Marty Khatib, JD, RT, is keenly aware of the demands facing medical imaging as the director of imaging services at Mercy San Juan Medical Center and functional lead for hospital imaging in Dignity Health’s Greater Sacramento, Calif., service area. He notes that today’s dynamic environment can only be navigated with the right people and technology.

“Imaging plays a very key role in the lifecycle of diagnosis and treatment because we have some of the best tools to provide early detection, so therefore our services are constantly in demand,” says Khatib. “That makes our performance even more mission-critical. I think it’s imperative that we have the right innovative technology and the right partners.”

Clearing the hurdles

What, specifically, does Khatib see as the biggest hurdles for radiology to clear? It’s essentially a three-pronged effort. First, the regulatory environment keeps changing, with one of the more significant developments being the upcoming CMS requirement that all high-end imaging, such as CT or MRI, undergo some sort of evidence-based clinical decision support review.
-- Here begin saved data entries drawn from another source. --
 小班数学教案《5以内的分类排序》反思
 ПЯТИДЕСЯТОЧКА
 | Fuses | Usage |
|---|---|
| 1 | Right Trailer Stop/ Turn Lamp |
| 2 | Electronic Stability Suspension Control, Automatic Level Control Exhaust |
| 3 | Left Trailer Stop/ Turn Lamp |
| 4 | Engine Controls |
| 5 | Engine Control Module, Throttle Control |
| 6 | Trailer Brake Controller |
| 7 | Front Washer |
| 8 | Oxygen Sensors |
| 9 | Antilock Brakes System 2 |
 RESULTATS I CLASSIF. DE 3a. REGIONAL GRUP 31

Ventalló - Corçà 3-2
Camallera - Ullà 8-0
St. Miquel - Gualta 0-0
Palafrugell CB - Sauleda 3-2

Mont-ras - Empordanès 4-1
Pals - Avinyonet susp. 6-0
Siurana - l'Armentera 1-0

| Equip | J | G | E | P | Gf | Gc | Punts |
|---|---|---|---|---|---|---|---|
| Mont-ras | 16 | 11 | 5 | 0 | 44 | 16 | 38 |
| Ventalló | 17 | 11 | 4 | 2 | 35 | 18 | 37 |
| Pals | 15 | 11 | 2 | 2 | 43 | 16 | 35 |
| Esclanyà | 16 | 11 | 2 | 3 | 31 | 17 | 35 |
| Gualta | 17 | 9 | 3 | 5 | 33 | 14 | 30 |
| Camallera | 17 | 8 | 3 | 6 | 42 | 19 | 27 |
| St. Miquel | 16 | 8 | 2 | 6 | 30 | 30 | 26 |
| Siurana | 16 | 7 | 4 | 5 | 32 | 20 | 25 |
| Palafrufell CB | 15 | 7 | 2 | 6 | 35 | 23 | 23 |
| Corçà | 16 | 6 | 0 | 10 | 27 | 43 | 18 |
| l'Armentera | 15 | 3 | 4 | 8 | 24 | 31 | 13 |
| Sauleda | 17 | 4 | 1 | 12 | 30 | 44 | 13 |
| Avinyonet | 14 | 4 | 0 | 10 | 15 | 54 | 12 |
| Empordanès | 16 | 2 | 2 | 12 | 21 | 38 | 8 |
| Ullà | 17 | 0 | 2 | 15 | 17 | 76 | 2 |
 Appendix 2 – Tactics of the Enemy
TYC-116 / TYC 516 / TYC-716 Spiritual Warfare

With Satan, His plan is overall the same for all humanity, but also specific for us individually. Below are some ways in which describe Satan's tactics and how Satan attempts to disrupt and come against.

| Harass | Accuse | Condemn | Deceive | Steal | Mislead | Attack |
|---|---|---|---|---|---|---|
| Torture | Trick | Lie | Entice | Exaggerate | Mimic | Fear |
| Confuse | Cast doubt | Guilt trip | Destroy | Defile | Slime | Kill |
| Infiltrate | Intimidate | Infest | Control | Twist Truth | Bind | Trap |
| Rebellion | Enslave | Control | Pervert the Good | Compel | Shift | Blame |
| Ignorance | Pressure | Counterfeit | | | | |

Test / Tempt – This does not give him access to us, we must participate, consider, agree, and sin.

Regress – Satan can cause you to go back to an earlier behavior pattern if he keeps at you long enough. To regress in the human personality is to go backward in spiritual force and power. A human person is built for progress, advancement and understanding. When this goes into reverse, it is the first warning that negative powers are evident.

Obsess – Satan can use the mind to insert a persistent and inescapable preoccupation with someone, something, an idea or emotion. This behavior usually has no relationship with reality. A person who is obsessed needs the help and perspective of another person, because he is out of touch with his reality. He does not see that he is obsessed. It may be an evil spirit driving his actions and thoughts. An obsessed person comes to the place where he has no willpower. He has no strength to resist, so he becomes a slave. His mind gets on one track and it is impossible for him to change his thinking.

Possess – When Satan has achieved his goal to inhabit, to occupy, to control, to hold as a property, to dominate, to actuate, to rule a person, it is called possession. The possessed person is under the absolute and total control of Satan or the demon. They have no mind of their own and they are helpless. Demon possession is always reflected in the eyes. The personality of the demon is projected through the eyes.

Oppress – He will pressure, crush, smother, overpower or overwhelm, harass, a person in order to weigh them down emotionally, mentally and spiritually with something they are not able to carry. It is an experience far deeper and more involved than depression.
This mandate, recently delayed but likely to go into effect sometime in 2017, will bring interesting and constructive change to the imaging environment, predicts Khatib.

“Providers will have to have solutions in place that will provide dynamic research and recommendations when they are considering certain diagnosis and ordering advanced modality imaging procedures,” he says.

Second, the changing reimbursement challenges require an even more efficient and effective tactical and operational effort. This is where all the important elements such as collaborative planning and implementation at all levels can lead to highly productive environments.

Finally, technology itself has transformed care as it seeks to improve it. Digital environments demand enterprise-level strategies. Radiology and healthcare in general, must not operate in silos anymore.

Tools for working at the enterprise level

To meet these challenges, Khatib says his organization looks for specific capabilities in its Medical Imaging IT investments.

“We required a partnership with a vendor who had an enterprise solution that would allow us to reconcile geographical constraints,” he says. For example, the enterprise worklist on the McKesson PACS used at Khatib’s organization allows radiologists across multiple locations to prioritize their attention to the most urgent cases in their queue. Moreover, subspecialty reads can be better managed using this technology which has led to superior outcomes in quality and turnaround times.

“Especially as telemedicine expands its footprint in healthcare, that sort of intelligent functionality is key to providing appropriate access for patients,” says Khatib.

Another key element is making sure that essential systems can be integrated and interfaced with new software, even from other companies. Khatib explains this was a priority in working with McKesson, and the vendor has been very open to integration with other software that can complement workflows.

“The golden rule for technology adoption for us has always been that you want to purchase technology that complements your current state workflow, rather than the other way around. This approach provides the most innovative opportunity and flexibility,” says Khatib. “In healthcare, we could always use more flexibility because we always have to do more with less.”